Over the past few weeks, we’ve unpacked each of these aspects of caring and will conclude this week with challenge.
An often overlooked aspect of compassion is the desire to help a person grow. Compassion includes challenging others to attain high-quality results on projects that stretch them. People need challenge in their lives, and leaders need to help their employees see the value of it not only for their own well-being but for the well-being of the organization as well.
This concept often reminds me of a story my co-writer Wayne would tell. Some years ago, he was asked to tackle an impossible task. He assumed leadership for a company division that had underperformed for several years. He inherited a group of salespeople whose only motivation was retirement. In addition, the division was overstocked with wrong inventory, and customer complaints were stacked high.
He rolled up my sleeves and began working to pull the department together. The first goal was the sales team. Together they worked out some new incentive programs and some additional benefits if sales quotas were met. Then they turned our attention to the customers, and, one by one, they solved their problems, creating a renewed commitment to service within the division. Next came sales and marketing strategies. With the team’s help, they launched a new marketing campaign that began to increase sales. They aggressively sold off the old inventory and partnered with a supplier to provide them with fresh stock from his facility. They were on a roll!

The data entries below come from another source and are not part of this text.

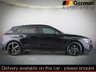 USED 2023 23 AUDI A3 1.0 TFSI 30 S line Sportback 5dr Petrol S Tronic Euro 6 (s/s) (110 ps) ***GERMAN CAR SPECIALIST***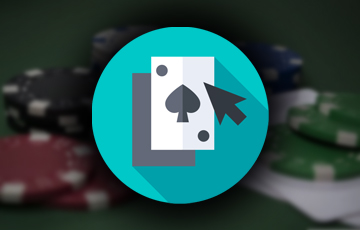 The Martingale Strategy: Is It a Win-Win System or a Fraud?
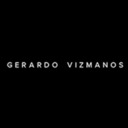 blog logo of Gerardo Vizmanos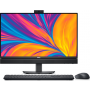 Dell OptiPlex 7420 AllinOne |TPM|i5 14500T|16GB|512GB SSD|Integrated|WLAN|vPro|Kb&Mse|W11 Pro|3Y Pr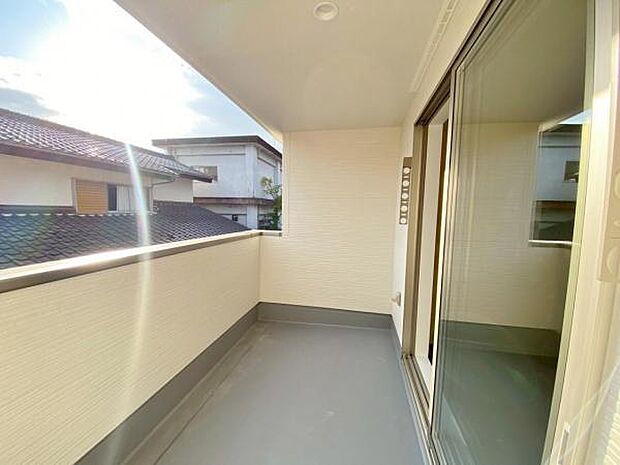 3号棟（2025年11月）撮影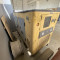 ETK Power Machinery  DG30LN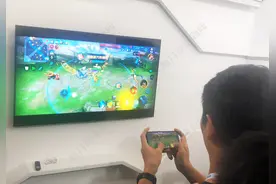 《黑神话：悟空》引爆3A大作，云游戏市场升温，头部厂商如何破局成本与体验之困？图片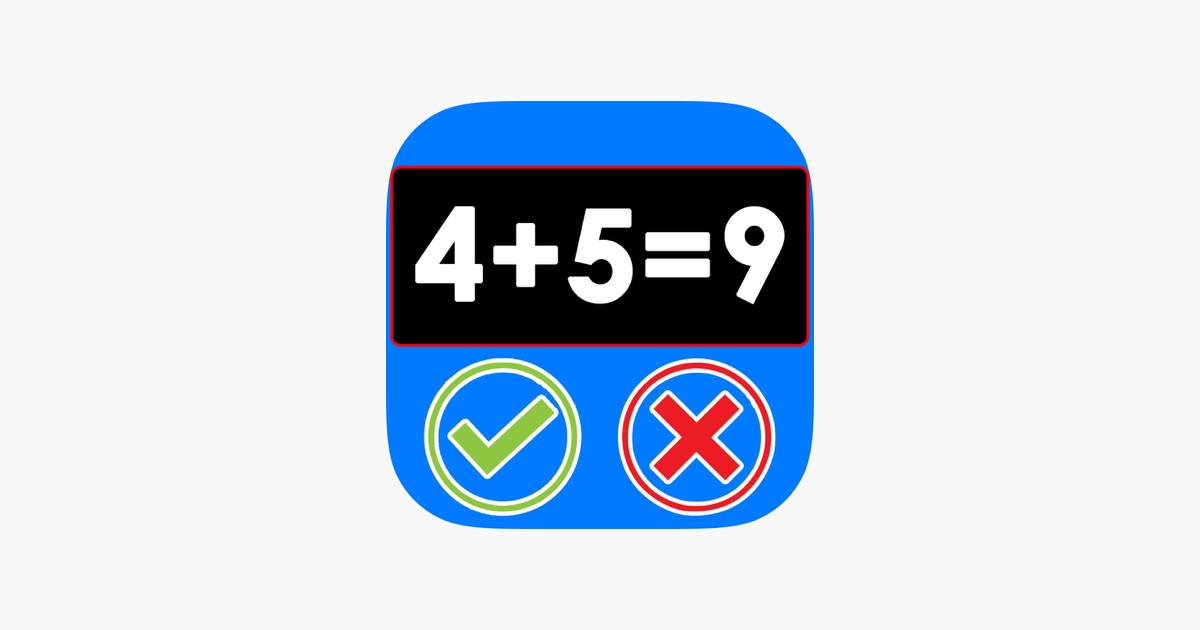 Games like Math 3 sec - Think Fast
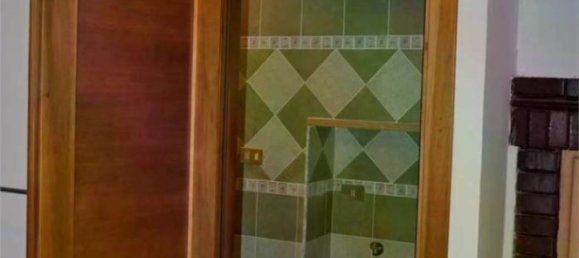 9 bedrooms Villa in Marsciano, Italy No. 77215 25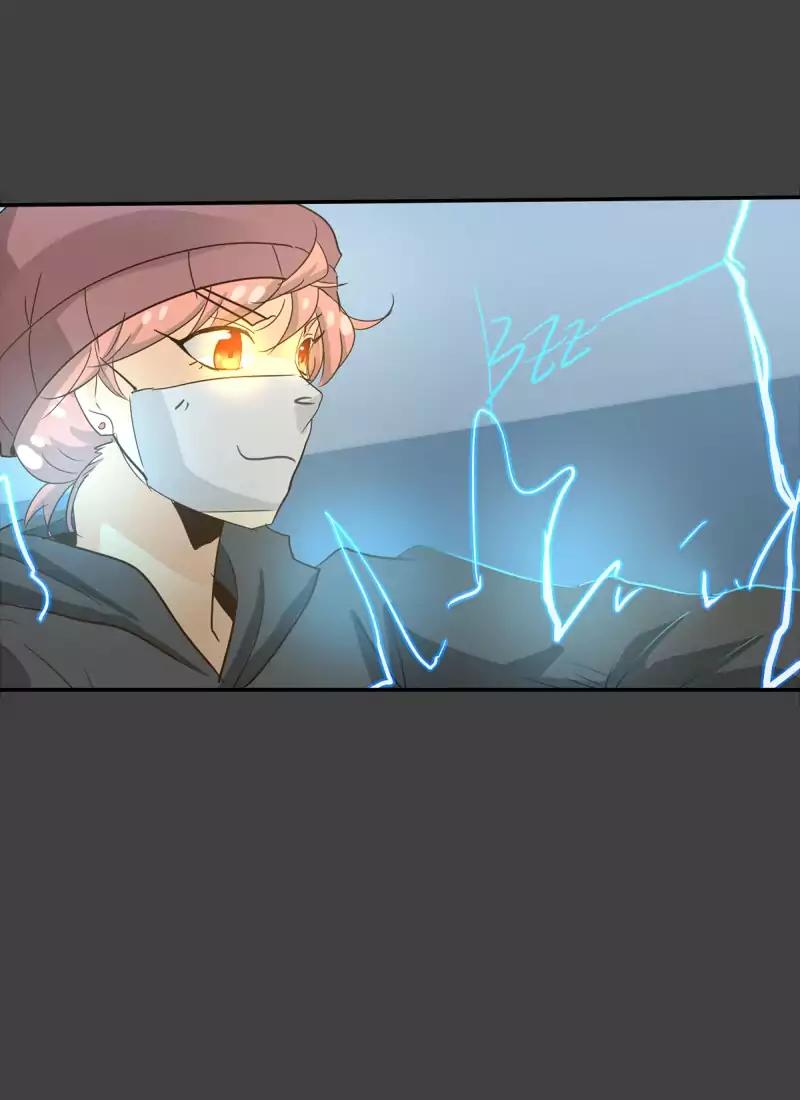 unOrdinary Chapter 101 page 32 - Chapter 101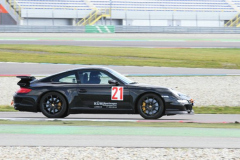 101016-PCC-Assen-PC-Roland-Bremen-1004-PcLife 027 PCC-Assen-0027.JPG
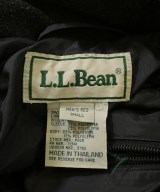 L.L.Bean（エルエルビーン）その他 黄 サイズ:S メンズ/2200621141016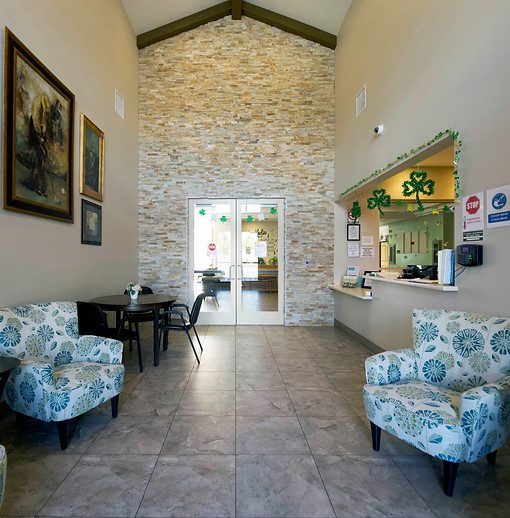 Elkhorn Jones Memory Care LLC photo 6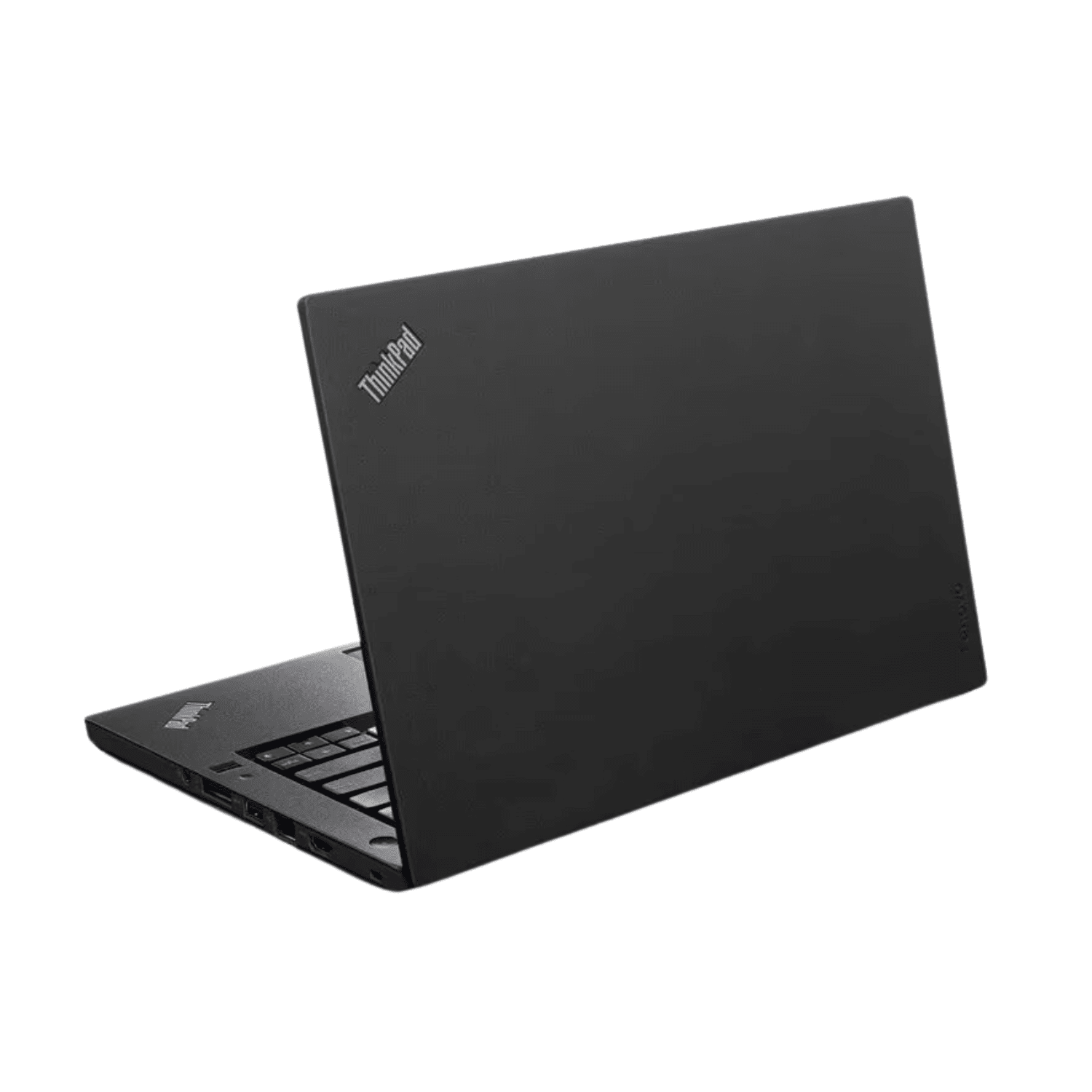 Lenovo Thinkpad T460 14" Laptop - Intel Core i5(6th Gen)/500GB/8GB RAM/Windows 10 Pro | Techachi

In three months sales and profits were up, and the crew (all but one stayed with the program) was happy and productive.
One day Wayne’s boss put his arm around his shoulders and asked him if he was aware that he had accomplished what many thought was impossible. His boss asked him what he had learned from the experience and told Wayne, “I’m sorry for all the extra work the last few months. I hope you understand—I did this to help you grow into a better manager.”
This man challenged Wayne to be better. His desire was to help him grow by throwing him into the middle of an almost impossible situation. Sure, the company prospered, but his goal also included Wayne’s personal growth and development.
How have you been challenged to grow? How might you challenge those who report to you to grow?